WRITTEN REQUEST
Write out the listing below from the line containing "Does this photograph" to its last line, unaltered, ends included.

------------------------------------------------------------

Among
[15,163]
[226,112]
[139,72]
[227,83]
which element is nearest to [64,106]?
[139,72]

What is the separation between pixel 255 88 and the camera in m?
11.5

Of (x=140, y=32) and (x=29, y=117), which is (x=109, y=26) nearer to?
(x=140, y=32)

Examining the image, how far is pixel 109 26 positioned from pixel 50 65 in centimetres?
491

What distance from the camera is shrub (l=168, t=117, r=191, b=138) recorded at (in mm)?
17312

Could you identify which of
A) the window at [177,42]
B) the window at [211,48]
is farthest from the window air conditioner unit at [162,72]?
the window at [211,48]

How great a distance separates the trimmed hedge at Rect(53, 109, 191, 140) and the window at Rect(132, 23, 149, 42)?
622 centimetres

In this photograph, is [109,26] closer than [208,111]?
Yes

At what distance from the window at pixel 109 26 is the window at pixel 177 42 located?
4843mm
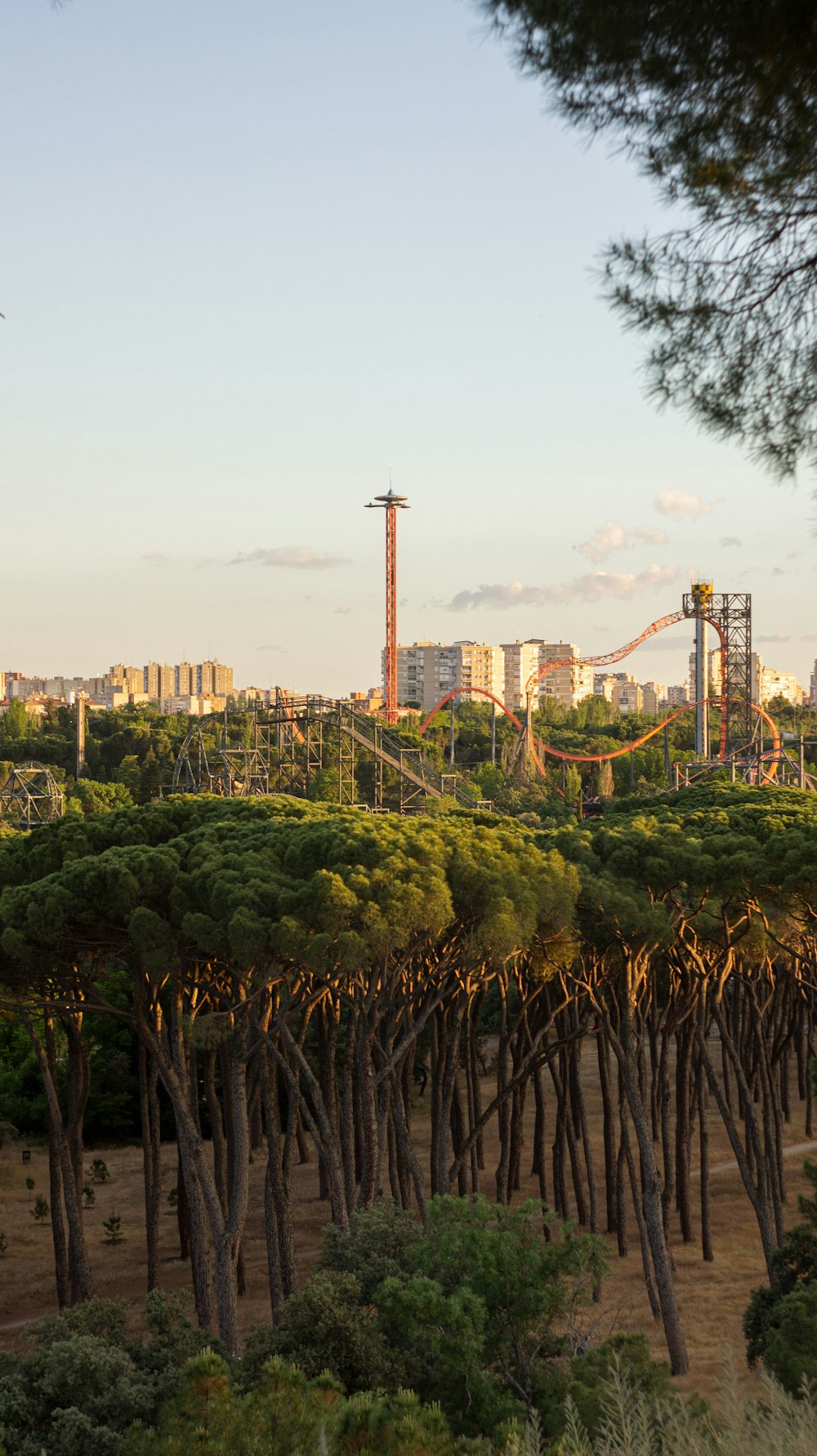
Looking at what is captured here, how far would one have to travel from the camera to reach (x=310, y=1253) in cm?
1909

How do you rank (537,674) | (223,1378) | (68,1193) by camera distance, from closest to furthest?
(223,1378), (68,1193), (537,674)

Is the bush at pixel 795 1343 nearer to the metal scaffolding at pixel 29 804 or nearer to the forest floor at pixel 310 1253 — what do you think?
the forest floor at pixel 310 1253

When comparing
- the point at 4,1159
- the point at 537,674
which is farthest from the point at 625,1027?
the point at 537,674

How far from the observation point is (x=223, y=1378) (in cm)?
822

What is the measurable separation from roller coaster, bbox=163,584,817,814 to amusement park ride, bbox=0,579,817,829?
3.2 inches

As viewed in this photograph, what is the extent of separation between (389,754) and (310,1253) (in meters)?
28.7

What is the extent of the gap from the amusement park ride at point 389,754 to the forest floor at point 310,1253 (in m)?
13.2

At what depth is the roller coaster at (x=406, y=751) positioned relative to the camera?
148 ft

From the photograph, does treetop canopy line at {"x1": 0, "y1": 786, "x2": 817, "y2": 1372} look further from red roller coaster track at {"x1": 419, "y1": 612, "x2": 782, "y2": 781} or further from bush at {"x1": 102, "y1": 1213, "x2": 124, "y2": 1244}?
red roller coaster track at {"x1": 419, "y1": 612, "x2": 782, "y2": 781}

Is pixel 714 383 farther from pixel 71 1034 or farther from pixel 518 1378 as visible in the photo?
pixel 71 1034

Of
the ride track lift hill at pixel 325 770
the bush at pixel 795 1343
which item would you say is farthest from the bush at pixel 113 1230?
the ride track lift hill at pixel 325 770

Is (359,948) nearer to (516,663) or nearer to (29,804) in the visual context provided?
(29,804)

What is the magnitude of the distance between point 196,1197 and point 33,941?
11.9 feet

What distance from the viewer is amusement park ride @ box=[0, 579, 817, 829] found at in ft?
149
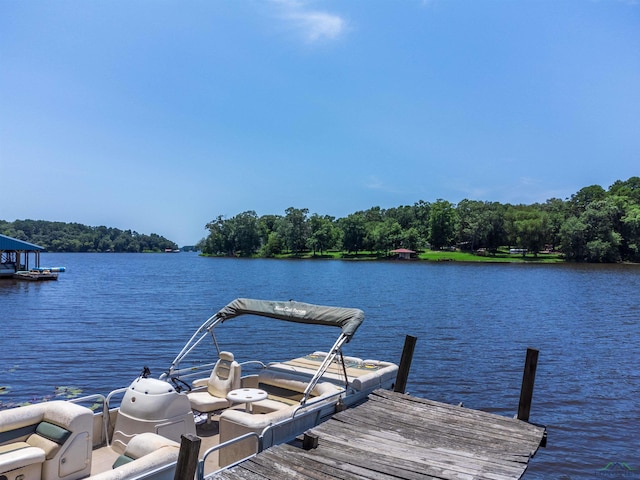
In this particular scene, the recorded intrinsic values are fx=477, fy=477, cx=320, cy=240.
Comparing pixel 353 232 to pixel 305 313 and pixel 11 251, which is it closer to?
pixel 11 251

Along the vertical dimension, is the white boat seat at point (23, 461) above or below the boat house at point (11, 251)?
below

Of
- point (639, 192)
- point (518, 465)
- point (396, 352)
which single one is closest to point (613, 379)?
point (396, 352)

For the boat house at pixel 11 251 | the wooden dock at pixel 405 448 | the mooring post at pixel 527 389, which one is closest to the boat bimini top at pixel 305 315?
the wooden dock at pixel 405 448

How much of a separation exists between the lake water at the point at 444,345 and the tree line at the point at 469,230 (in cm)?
5873

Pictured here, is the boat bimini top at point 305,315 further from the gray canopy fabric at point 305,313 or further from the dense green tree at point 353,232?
the dense green tree at point 353,232

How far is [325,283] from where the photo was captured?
58.6 m

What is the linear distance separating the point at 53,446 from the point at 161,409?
1.54 m

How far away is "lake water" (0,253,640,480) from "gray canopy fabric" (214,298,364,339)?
16.3ft

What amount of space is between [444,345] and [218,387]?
15.2 meters

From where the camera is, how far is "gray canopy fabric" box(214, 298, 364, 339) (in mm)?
10109

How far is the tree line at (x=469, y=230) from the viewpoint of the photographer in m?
95.8

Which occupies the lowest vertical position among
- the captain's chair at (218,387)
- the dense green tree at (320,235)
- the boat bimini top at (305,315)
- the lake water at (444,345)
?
the lake water at (444,345)

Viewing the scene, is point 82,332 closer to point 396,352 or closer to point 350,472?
point 396,352

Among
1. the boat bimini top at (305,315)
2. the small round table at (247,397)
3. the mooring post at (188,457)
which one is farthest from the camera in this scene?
the boat bimini top at (305,315)
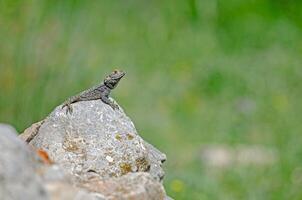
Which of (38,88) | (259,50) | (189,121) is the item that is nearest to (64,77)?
(38,88)

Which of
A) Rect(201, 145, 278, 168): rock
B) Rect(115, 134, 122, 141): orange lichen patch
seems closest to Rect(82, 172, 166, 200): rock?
Rect(115, 134, 122, 141): orange lichen patch

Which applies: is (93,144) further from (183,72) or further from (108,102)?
(183,72)

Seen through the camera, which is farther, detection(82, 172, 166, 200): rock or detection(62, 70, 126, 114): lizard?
detection(62, 70, 126, 114): lizard

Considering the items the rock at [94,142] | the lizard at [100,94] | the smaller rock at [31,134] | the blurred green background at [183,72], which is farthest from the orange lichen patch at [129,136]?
the blurred green background at [183,72]

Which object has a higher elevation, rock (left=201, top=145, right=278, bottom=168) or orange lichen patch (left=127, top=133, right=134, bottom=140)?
rock (left=201, top=145, right=278, bottom=168)

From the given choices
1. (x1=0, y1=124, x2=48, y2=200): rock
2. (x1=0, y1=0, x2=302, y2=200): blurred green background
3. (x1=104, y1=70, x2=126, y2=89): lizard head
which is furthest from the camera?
(x1=0, y1=0, x2=302, y2=200): blurred green background

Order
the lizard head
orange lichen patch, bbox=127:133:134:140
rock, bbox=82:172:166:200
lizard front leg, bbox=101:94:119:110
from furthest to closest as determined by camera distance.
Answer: the lizard head → lizard front leg, bbox=101:94:119:110 → orange lichen patch, bbox=127:133:134:140 → rock, bbox=82:172:166:200

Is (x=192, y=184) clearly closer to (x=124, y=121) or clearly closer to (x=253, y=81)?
(x=253, y=81)

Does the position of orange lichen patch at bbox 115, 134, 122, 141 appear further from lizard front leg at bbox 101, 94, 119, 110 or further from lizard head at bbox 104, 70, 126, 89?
lizard head at bbox 104, 70, 126, 89

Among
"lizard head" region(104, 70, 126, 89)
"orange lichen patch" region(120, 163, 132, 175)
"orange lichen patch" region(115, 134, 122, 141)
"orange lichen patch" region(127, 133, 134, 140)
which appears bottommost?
"orange lichen patch" region(120, 163, 132, 175)
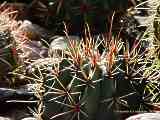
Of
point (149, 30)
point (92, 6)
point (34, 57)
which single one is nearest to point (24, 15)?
point (92, 6)

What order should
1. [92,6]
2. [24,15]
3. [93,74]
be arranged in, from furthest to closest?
[24,15] → [92,6] → [93,74]

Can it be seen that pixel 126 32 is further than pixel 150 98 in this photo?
Yes

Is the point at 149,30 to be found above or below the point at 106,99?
above

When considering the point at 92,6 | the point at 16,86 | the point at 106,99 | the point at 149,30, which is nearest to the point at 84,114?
the point at 106,99

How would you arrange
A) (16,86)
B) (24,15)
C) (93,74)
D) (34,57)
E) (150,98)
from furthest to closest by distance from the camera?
(24,15)
(34,57)
(16,86)
(150,98)
(93,74)

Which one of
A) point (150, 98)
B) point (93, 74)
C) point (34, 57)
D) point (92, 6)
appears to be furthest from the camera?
point (92, 6)

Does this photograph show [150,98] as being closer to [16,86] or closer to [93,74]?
[93,74]

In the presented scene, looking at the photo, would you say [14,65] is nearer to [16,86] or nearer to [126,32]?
[16,86]

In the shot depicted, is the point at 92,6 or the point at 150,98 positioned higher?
the point at 92,6

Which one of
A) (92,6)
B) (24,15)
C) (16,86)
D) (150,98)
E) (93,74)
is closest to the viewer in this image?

------------------------------------------------------------

OUTPUT FOR THIS TASK
Does this photograph show [150,98] as being closer to [16,86] or closer to [93,74]?
[93,74]

In the presented scene, looking at the photo, would you say [14,65] is nearer to [16,86] or nearer to [126,32]?
[16,86]

In the shot depicted, is the point at 92,6 or the point at 150,98 positioned higher?
the point at 92,6

Which one of
A) (92,6)
B) (24,15)
C) (16,86)
D) (150,98)
E) (93,74)
is closest to the viewer in this image?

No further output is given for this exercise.